Ces résultats illustrent une redistribution progressive des parts de marché.

Les constructeurs historiques restent largement dominants, mais certains acteurs intermédiaires voient désormais apparaître une concurrence particulièrement agressive sur les segments les plus accessibles.

Produire en Europe pourrait accélérer une nouvelle phase de conquête

L’offensive chinoise ne devrait pas s’arrêter aux importations.

Plusieurs groupes préparent désormais l’ouverture de sites de production en Europe afin de contourner les droits de douane, réduire les délais logistiques et rassurer les consommateurs sur l’origine des véhicules.

Cette stratégie pourrait modifier profondément les équilibres actuels.

Une fabrication européenne permettrait également à certains modèles de répondre aux critères exigés pour bénéficier des dispositifs d’aide à l’achat mis en place dans plusieurs pays, dont la France.

Pour les constructeurs européens, le défi ne se limite donc plus à affronter des véhicules moins chers importés d’Asie.

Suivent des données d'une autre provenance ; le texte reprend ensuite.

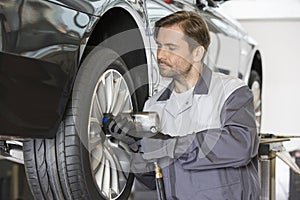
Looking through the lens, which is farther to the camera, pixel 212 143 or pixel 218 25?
pixel 218 25

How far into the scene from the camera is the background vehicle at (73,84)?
149cm

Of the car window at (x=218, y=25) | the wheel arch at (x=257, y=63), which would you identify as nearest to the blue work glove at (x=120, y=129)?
the car window at (x=218, y=25)

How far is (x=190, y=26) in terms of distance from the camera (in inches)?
82.2

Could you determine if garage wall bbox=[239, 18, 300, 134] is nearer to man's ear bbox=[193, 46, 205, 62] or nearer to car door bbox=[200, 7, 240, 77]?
car door bbox=[200, 7, 240, 77]

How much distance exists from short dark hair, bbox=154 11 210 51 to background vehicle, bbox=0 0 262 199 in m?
0.09

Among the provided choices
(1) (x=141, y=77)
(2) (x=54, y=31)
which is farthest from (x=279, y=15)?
(2) (x=54, y=31)

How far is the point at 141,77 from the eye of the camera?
2195 millimetres

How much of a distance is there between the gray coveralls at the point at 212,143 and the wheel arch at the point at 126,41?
114mm

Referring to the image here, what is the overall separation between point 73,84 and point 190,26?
1.81 feet

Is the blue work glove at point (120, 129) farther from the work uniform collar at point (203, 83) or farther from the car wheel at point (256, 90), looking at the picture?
the car wheel at point (256, 90)

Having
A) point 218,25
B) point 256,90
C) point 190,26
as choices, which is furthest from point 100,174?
point 256,90

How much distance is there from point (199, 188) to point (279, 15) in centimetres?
462

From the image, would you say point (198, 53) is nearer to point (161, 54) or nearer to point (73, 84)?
point (161, 54)

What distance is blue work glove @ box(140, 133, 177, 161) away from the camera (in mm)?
1964
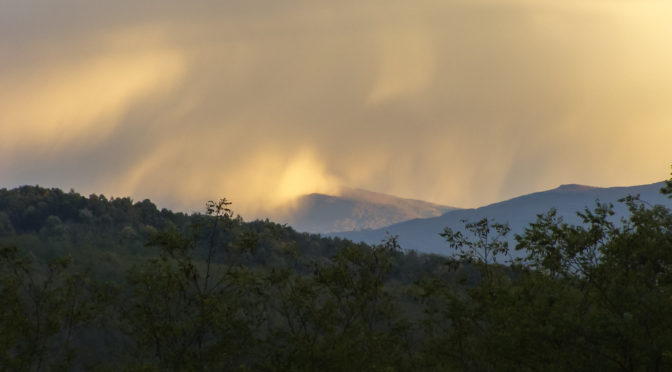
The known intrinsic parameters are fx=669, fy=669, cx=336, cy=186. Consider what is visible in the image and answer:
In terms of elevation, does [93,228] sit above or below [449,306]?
above

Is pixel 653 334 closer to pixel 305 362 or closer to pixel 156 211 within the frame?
pixel 305 362

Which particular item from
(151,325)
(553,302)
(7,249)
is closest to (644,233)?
(553,302)

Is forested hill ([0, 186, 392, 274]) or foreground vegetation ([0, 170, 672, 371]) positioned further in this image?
forested hill ([0, 186, 392, 274])

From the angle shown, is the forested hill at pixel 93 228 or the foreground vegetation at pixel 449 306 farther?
the forested hill at pixel 93 228

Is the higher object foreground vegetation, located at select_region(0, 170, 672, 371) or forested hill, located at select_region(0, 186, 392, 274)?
forested hill, located at select_region(0, 186, 392, 274)

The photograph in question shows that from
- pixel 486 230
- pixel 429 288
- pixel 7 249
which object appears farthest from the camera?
pixel 486 230

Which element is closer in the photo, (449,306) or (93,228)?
(449,306)

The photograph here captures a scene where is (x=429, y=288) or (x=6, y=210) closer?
(x=429, y=288)

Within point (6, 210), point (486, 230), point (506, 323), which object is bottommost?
point (506, 323)

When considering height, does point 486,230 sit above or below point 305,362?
above

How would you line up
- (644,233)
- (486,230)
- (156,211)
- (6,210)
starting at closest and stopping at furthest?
(644,233) < (486,230) < (6,210) < (156,211)

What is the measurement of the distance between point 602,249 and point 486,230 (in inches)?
297

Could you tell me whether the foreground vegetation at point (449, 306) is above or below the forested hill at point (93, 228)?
below

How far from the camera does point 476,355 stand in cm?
2398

Il consiste désormais à faire face à des concurrents capables de produire directement sur le continent, d’élargir rapidement leurs gammes hybrides et électriques et de rivaliser avec les marques historiques sur des segments longtemps considérés comme acquis.

Les 11 % de part de marché enregistrés en Europe en mai apparaissent ainsi moins comme un pic ponctuel que comme le signe d’une recomposition durable du paysage automobile européen.